Il n'achève pas. Quatre coups de feu partis de divers côtés, l'atteignent à la fois! Tombé du canon, foulé aux pieds, menacé par les baïonnettes, il est enlevé tout sanglant par un brave garde national du nom de Hœner, qui lui fait un rempart de son corps. «Cependant, dit Bouillé dans ses Mémoires, les canons partent et jettent par terre cinquante ou soixante hommes de l'avant-garde; le reste, suivi des grenadiers français, se précipite avec furie sur les canons, ils s'en emparent ainsi que de la porte de Stainville que ces canons défendaient,» et facilitent le passage aux troupes. L'insurrection put ainsi être réprimée.
Cependant le jeune Desilles, transporté dans une maison voisine, vit poser le premier appareil sur ses blessures qu'on jugeait des plus graves, mais non pas peut-être mortelles. Illusion, hélas! après six semaines de souffrances cruelles, il succomba (17 octobre 1790), consolé du moins sur son lit de douleur par les espérances chrétiennes et par des témoignages universels de sympathie. Le roi Louis XVI lui avait fait remettre la croix de chevalier de Saint-Louis, en même temps que l'Assemblée nationale, par l'organe de son président, lui adressait ses félicitations. De Saint-Malo, pareillement une députation arrivait pour témoigner à Desilles des sentiments de ses compatriotes. D'un bout de la France à l'autre, l'écho faisait retentir son nom, acclamé avec enthousiasme, mais autour duquel bientôt le silence se fit, quand tonnèrent les refrains de la Carmagnole et du Ça ira et que le peuple égaré, frénétique, prodiguant ses bravos à de monstrueuses apothéoses, conduisait un Marat au Panthéon pour le précipiter plus tard à l'égout.
Pour en revenir à Desilles, on regrette que les Mémoires de Bouillé consacrent si peu de lignes à son sublime dévouement.
«Des soldats, qui n'avaient pas suivi leurs drapeaux, se prennent de querelle avec mon avant-garde composée de Suisses. Ils veulent faire feu sur elle de plusieurs pièces de canon chargées à cartouches qu'ils avaient placées à l'entrée de la porte. Un jeune officier du régiment du roi, nommé Desilles, les arrête quelque temps. Il se met devant la bouche du canon, ils l'en arrachent; il s'assied sur la lumière d'un canon de vingt-quatre, ils le massacrent...»

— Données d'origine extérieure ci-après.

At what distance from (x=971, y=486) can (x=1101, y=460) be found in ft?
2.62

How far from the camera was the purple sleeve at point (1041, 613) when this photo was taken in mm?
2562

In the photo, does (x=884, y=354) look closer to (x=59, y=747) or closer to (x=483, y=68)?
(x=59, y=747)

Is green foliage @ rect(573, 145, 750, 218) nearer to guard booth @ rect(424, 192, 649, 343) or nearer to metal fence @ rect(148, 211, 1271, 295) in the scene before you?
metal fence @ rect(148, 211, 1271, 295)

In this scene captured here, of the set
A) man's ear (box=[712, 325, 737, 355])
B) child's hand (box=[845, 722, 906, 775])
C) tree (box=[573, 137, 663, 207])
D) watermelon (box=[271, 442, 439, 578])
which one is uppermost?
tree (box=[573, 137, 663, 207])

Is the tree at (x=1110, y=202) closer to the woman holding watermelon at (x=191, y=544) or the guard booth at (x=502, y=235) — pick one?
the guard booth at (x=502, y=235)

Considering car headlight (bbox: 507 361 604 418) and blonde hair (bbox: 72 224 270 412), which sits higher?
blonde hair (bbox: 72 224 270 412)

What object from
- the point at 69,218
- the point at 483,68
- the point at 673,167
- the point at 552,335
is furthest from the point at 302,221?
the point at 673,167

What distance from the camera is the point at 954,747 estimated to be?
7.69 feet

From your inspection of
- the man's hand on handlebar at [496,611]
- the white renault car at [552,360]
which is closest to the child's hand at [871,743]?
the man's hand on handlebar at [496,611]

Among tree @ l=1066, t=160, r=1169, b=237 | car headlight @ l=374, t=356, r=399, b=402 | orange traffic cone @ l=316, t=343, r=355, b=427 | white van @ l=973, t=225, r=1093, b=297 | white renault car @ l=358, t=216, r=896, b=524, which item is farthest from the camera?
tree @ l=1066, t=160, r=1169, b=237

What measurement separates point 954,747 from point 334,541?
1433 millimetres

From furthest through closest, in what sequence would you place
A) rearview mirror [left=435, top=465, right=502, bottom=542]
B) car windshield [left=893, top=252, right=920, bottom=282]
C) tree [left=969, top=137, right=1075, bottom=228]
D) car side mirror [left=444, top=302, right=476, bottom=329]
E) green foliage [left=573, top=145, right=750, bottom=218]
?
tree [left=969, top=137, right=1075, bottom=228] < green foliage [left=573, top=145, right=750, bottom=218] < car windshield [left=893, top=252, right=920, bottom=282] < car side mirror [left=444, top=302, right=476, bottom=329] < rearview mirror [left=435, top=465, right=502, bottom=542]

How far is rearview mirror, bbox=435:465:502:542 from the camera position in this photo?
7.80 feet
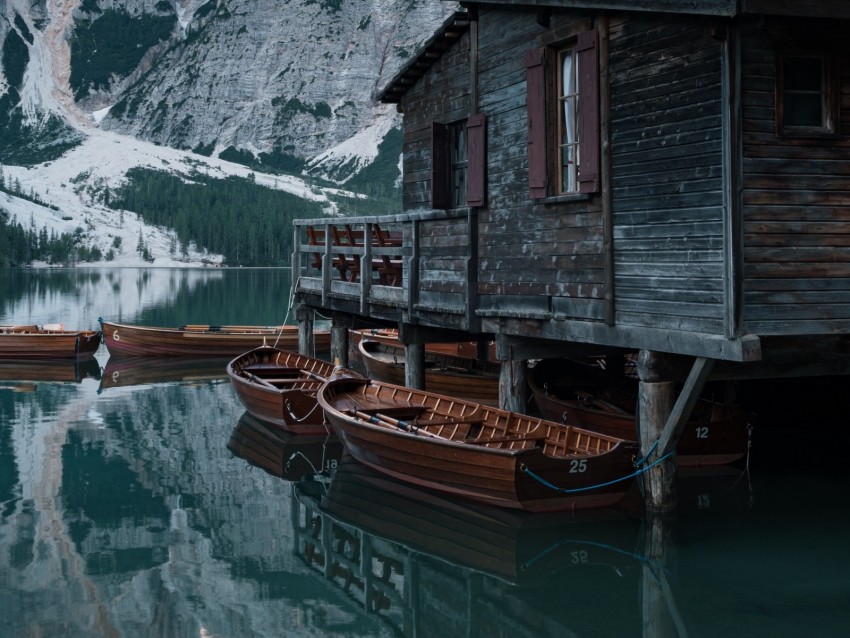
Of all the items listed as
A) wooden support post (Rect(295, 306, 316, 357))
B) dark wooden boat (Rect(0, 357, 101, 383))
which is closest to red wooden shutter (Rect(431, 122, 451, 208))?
wooden support post (Rect(295, 306, 316, 357))

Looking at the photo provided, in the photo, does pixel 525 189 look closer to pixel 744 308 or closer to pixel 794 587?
pixel 744 308

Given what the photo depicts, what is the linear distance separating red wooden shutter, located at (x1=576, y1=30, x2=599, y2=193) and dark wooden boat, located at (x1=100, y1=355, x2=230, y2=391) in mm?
19281

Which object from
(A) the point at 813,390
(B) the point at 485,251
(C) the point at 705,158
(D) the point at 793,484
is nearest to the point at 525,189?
(B) the point at 485,251

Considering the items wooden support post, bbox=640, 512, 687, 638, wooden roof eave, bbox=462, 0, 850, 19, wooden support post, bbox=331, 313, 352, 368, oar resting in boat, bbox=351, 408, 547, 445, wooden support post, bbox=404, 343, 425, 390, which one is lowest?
wooden support post, bbox=640, 512, 687, 638

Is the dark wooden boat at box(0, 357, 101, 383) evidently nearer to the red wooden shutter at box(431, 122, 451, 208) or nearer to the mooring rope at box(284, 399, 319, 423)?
the mooring rope at box(284, 399, 319, 423)

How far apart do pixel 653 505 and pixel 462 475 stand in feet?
8.48

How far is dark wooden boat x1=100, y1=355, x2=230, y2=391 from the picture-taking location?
29752mm

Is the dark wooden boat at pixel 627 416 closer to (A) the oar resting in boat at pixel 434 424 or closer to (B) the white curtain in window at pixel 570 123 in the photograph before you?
(A) the oar resting in boat at pixel 434 424

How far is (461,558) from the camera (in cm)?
1216

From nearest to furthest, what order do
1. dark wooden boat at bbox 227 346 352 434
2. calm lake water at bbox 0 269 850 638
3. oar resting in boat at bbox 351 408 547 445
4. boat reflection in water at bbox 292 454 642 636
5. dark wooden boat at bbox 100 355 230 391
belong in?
calm lake water at bbox 0 269 850 638 < boat reflection in water at bbox 292 454 642 636 < oar resting in boat at bbox 351 408 547 445 < dark wooden boat at bbox 227 346 352 434 < dark wooden boat at bbox 100 355 230 391

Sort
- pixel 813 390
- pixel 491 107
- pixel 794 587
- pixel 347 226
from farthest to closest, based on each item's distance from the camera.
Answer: pixel 347 226 < pixel 813 390 < pixel 491 107 < pixel 794 587

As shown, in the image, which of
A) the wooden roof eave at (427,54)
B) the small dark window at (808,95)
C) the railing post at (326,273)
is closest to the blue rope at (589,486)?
the small dark window at (808,95)

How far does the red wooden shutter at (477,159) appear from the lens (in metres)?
15.4

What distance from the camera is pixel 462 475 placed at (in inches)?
527
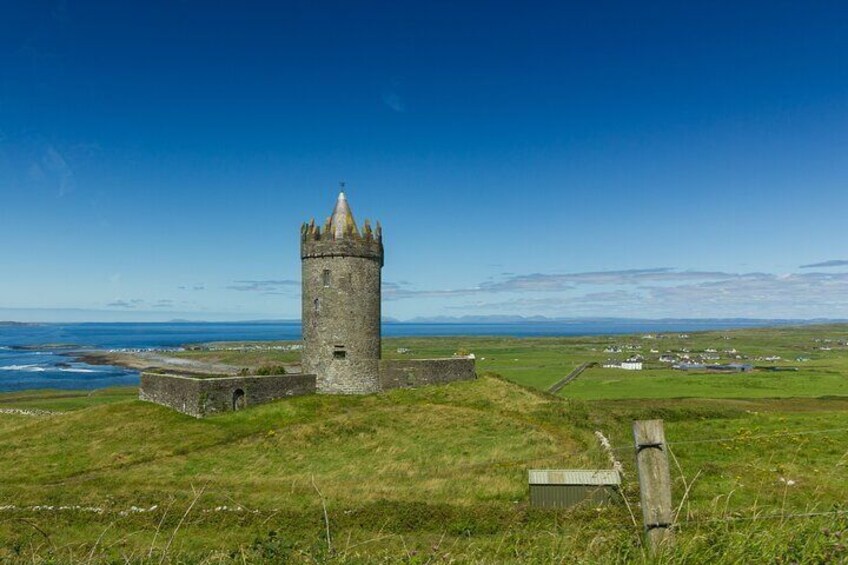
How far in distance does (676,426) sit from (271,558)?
27.6 metres

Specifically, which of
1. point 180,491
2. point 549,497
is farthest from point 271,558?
point 180,491

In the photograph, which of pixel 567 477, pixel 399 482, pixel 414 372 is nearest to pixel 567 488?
pixel 567 477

Et c'est tout, mais ce n'est pas assez assurément! On a peine à comprendre qu'un ancien chef d'armée passe aussi rapidement, je pourrais dire légèrement, sur ce sublime épisode. On s'étonne que, dominé par je ne sais quelle préoccupation, il n'ait pas eu davantage à cœur de mettre en relief et de glorifier, pour l'exemple, l'héroïsme de ce martyr de l'honneur et de la discipline militaire.
Voici de la même époque à peu près, un trait d'autant plus admirable que son auteur est resté volontairement inconnu.
Un grenadier garde-française sauve de la mort son chef dont le peuple croyait avoir beaucoup à se plaindre.
«Grenadier, quel est ton nom? demande le duc de Châtelet reconnaissant.
—Colonel, répond le soldat, mon nom est celui de tous mes camarades. Nous nous appelons: le Régiment.»